天空のエトランゼ〜赤の王編〜
「あたしは…」

突然、顔を上げると、真由は輝に近付いた。

「それでも、あの人は逃げれたからいいと思います」

「うう…」

近すぎる真由の顔に、輝は後ろに身を反らした。

「あなたから…人間ではない匂いがします。

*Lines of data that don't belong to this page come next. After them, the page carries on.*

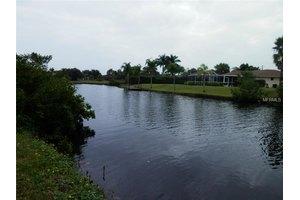 4242 Library St, Port Charlotte, FL 33948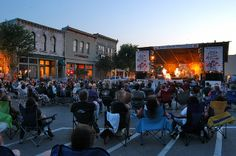 Come check out the Palace Theater, Williamson Museum, art and craft galleries, live music venues, and wineries
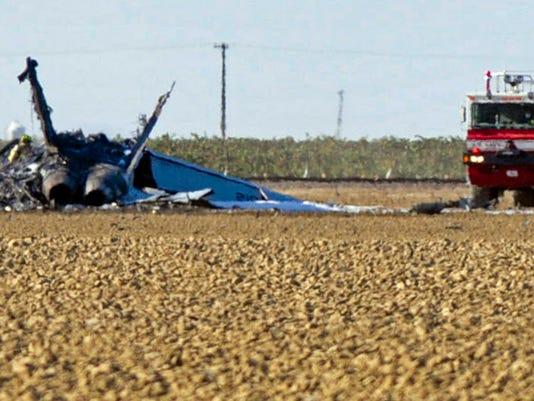 Pilot ejects safely in fighter jet crash southwest of Fresno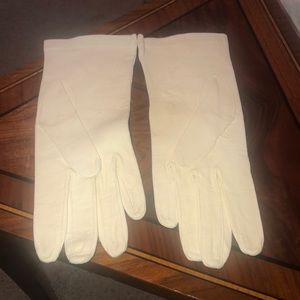White vintage leather gloves made in England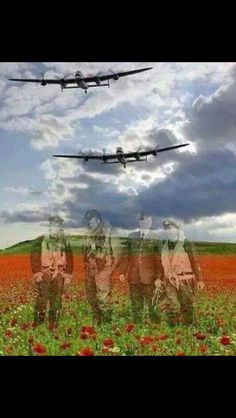 Real-life heroes don't all wear capes and diffuse bombs. These eight people saved the world in snap-decisions or through years of hard work. Remembrance Day Pictures, Remembrance Day Poppy, Armistice Day, Flanders Field, Anzac Day, Canadian History, Battle Of Britain, Lest We Forget, Veterans Day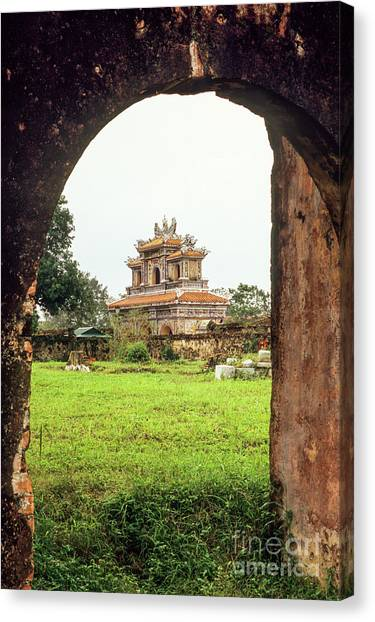 Canvas Print - Hue Hien Nhon Gate 03 by Rick Piper Photography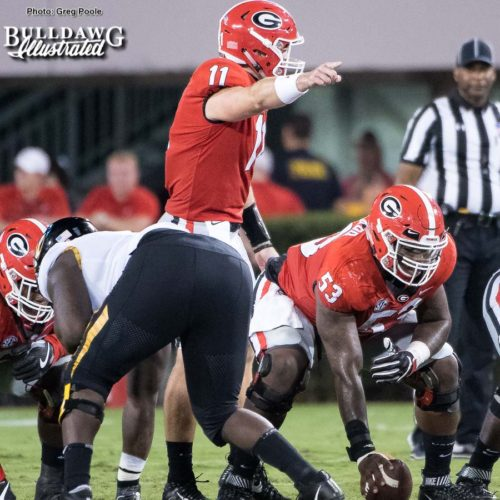 Jake Fromm gets his team ready for the snap vs. Missouri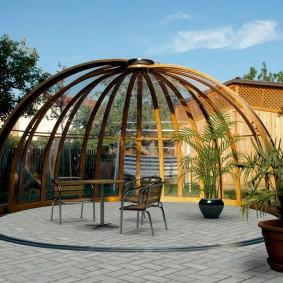 Раздвижной купол из поликарбоната на даче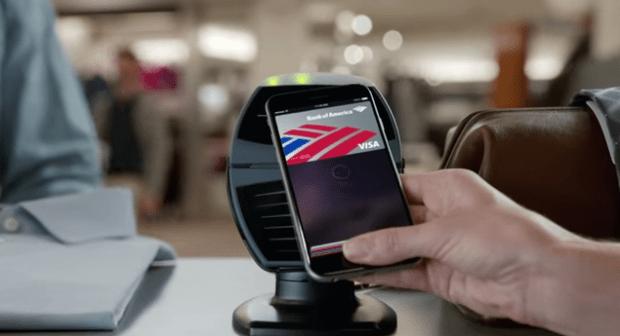 Schermata 2015 01 03 alle 14.19.03 620x336 [Video] Bank Of America, in un nuovo spot per effettuare i pagamenti con Apple Pay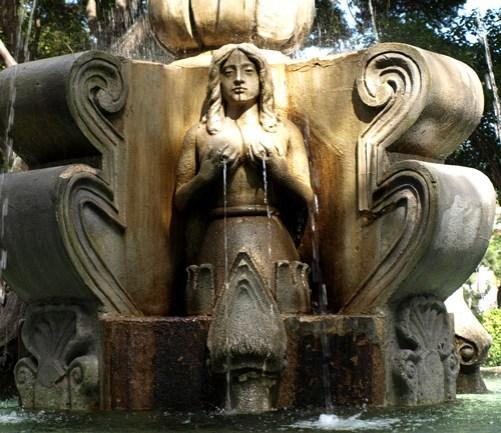 Fountain in Parque Central Antigua, Guatemala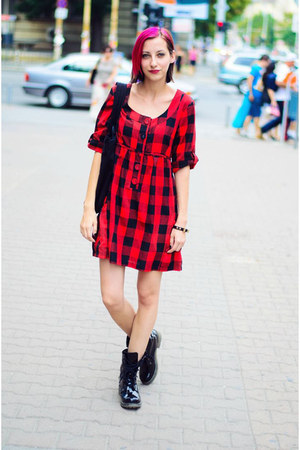 black patent Clarks boots - plaid Ichi dress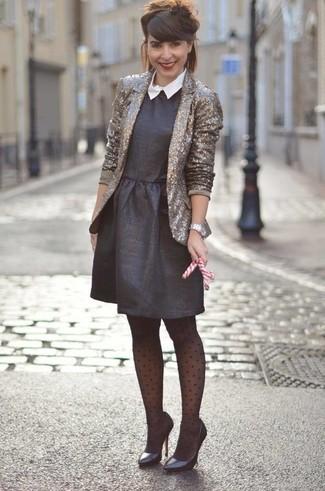 Comment porter: blazer pailleté doré, robe évasée noire, escarpins en cuir noirs, montre argentée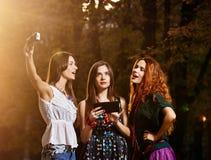 Девушки делая selfie Стоковые Изображения RF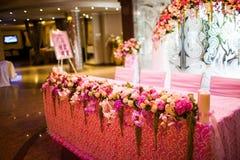 Tabelas comemorativos no salão do banquete Imagens de Stock Royalty Free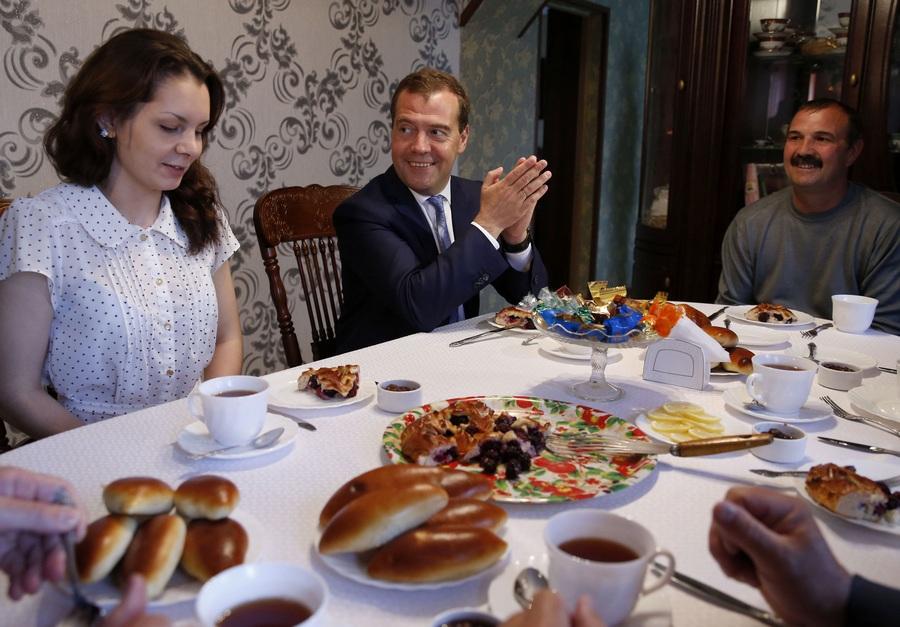 Дмитрий Медведев оценил социальное развитие сел Рязанской области (14 фото)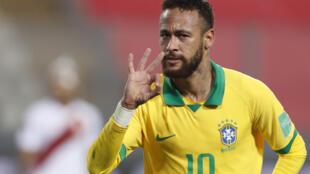 مهاجم البرازيل نيمار دا سيلفا يحتفل بثلاثيته في مرمى البيرو (4-2) في الجولة الثانية من تصفيات أميركا الجنوبية في 13 تشرين الأول/أكتوبر 2020.
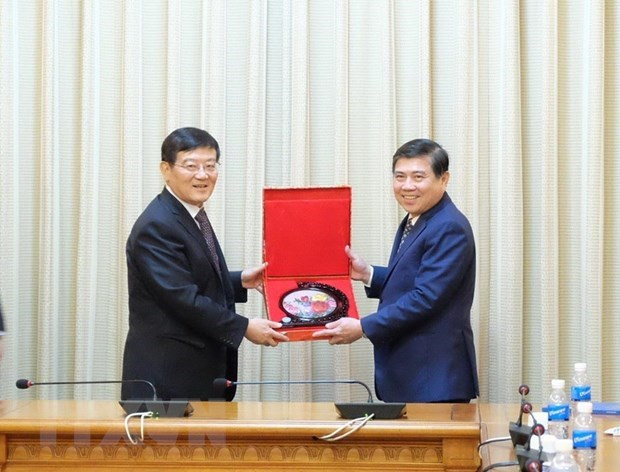 HCM City leader hosts Chinese industry, commerce delegation hinh anh 1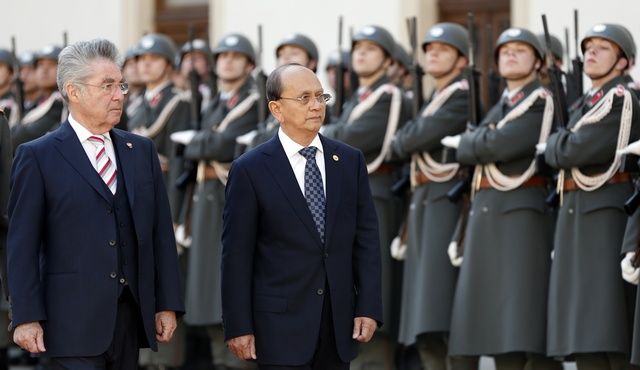 Austria's President Heinz Fischer (L) and Burma's President Thein Sein review the honour guard in Vienna on 4 March 2013. (Reuters)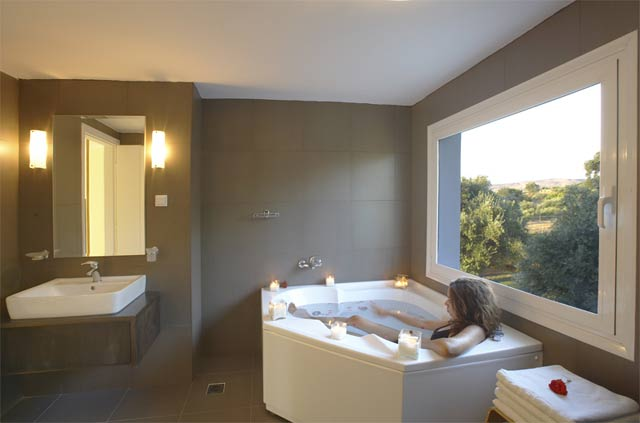 One of the three bathrooms of Villa Lucia CLICK TO ENLARGE
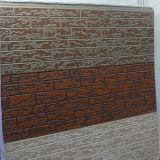 正面の壁パネル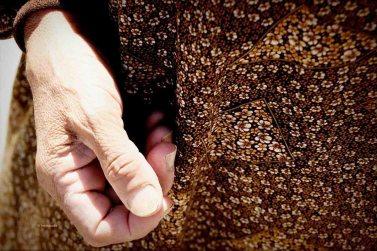 Die Hand einer alten Frau, geflohen aus Syrien © Tom Rübenach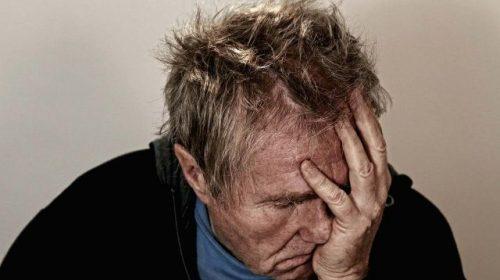 В Заволжске мужчина намеренно едва не убил собственную пожилую мать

だから…あなたには、話せるのかもしれませんね」

真由は鼻をクンクンさせると、笑顔を作った。

「人ではない匂い…」

それは、身体に宿した犬神の匂いだろうか。

「いい匂いです」

真由は、輝から離れ…ペコッと頭を下げた。そして、再び背を向けた。

「姉のことは気にしないで下さい。あの人も…所詮、人間ですから」

と言うと、歩きだした。

「所詮…人間…」

最後の言葉を呟くように言うと、輝は唇を噛み締め、遠ざかっていく真由を追いかけようとした。

そんな輝の鼻先を何かが、左から右に通り過ぎた。

「え」

鼻先が、血で滲んだ。

動きが止まった輝の左横から、駆け寄ってくる生徒がいた。

勿論、銃を突きだしたまま走ってくる梨々香である。

「てめえ!いつの間に!ターゲットと接触してやがる!」

引き金に指をかけて、怒りの形相で向かってくる梨々香を見ることなく、輝は掴むことができなかった自分の手を見つめ、わなわなと震えだした。

「あの女は、あたしが!」

「うるさい!」

輝の姿が消えた。目視できない神速を超えた輝は、梨々香の銃を蹴り落とした。

「え!」

梨々香には、輝の蹴りがまったく見えなかった。

ただ…いつの間にか銃が手から消え、廊下に転がっていた。

「くそ!」

苛立ちが、輝の様子を変えていた。

野生の狼のように、危険な雰囲気が漂っていた。

「く、くそ!」

そう言うと、輝は自らの教室に向かってく歩きだした。 その間、まったく梨々香の方を見ていない。

「な、何なのよ…」

梨々香は、銃を拾うことなく、離れていく輝の背中を見送った。

「クソ!」

苛立つ輝。だけど、心の底では…自分の苛立ちの意味がわかっていなかった。